Your goal -
According to the passage below about St. Stephen and the conversion of Saul, how many days did Saul spend in prayer after being brought into Damascus?
──────── Supplied passage
The glory and victory of Christianity and its rapid spread gave a rise to fear and envy among the Jewish leaders. They began to pursue the Christians, to arouse the simple Jewish people against them and to accuse them to the Roman authorities. The Jews seized Christians, threw them into prisons, and killed them.

The first one to suffer at the hands of the Jews in Jerusalem was St. Stephen, one of the first deacons. He is called the first martyr since he was the first among all tortured for Christ.

For preaching about the Saviour, the Jews cast him outside the city and began to stone him to death. He prayed saying, "Lord Jesus, receive my spirit," and then with the words, "Lord, do not hold this sin against them," he died.

By killing St. Stephen and many others of the faithful, the Jews were still not able to weaken faith in Christ. On the contrary, by doing this, they greatly kindled its spread among the inhabitants of Jerusalem. Because of the persecution, Christians dispersed into Judea, Samaria, and other countries; and everywhere they went, they preached about the Lord Saviour and His teaching. No power in the world could stop the victorious spread of Christianity, for faith in Christ is the true faith. The teaching of Christ is divine teaching, and life according to the faith and teaching of Christ is a true holy life, the Kingdom of God. The Heavenly Father strengthened the faithful, the Saviour was with them, and they were comforted by the Holy Spirit, the Comforter.

Note: See Acts of the Apostles 6; 7; 8:1-2,4.

The Conversion of Saul.

When they stoned St. Stephen, the first martyr, one Jewish youth by the name of Saul, who guarded the clothing of the people stoning St. Stephen, approved of this murder. Saul was against Christians and took part in persecuting them. He entered Christiansí homes, seized them and delivered them to prison thus tormenting the Church of Christ. Not satisfied with persecuting Christians in the land of the Jews, he asked the high priest for a permission to go to the Syrian city of Damascus to search for Christians there and to take them bound to Jerusalem to be judged and martyred.

While Saul was going to Damascus and drew near the city, he was suddenly overcome by a light from Heaven. He fell to the ground and heard a voice saying to him, "Saul, Saul, why do you persecute Me?"

Saul asked, "Who are you, Lord?"

The Lord said, "I am Jesus, Whom you are persecuting. It is difficult for you to kick against the spur."

Saul in fear and trepidation said, "Lord! What are You ordering me to do?"

The Lord said to him, "Rise and enter the city to which you are going; there you will be told what you are to do."

The men who were travelling with him stood speechless hearing the voice but seeing no one. Saul arose from the ground. When his eyes were opened, he could see nothing. So they led him by the hand and brought him into Damascus. He spent three days in prayer and neither ate nor drank.
────────────────
──────── Information shown
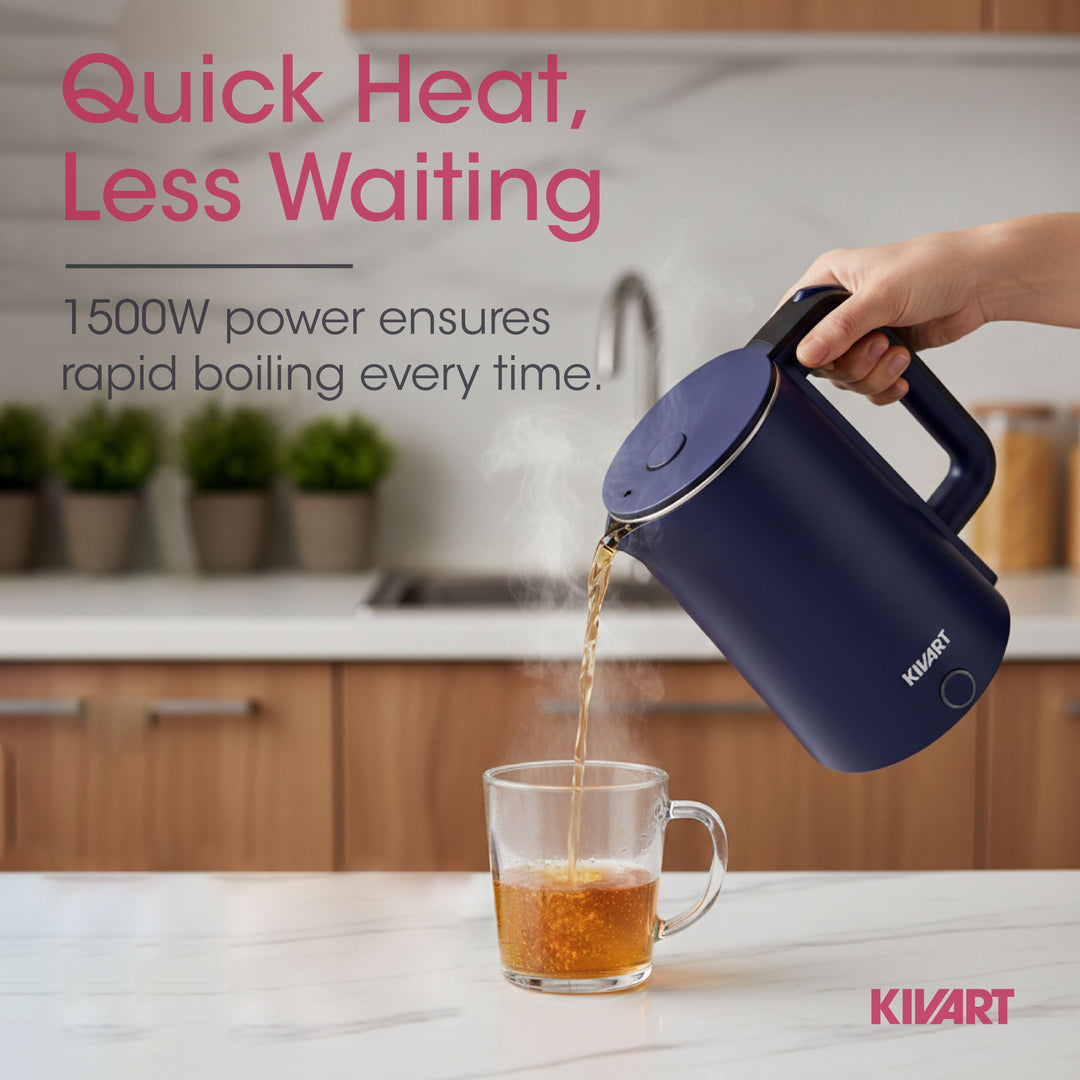 KivartLabs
────────────────
Written answer -
Three days.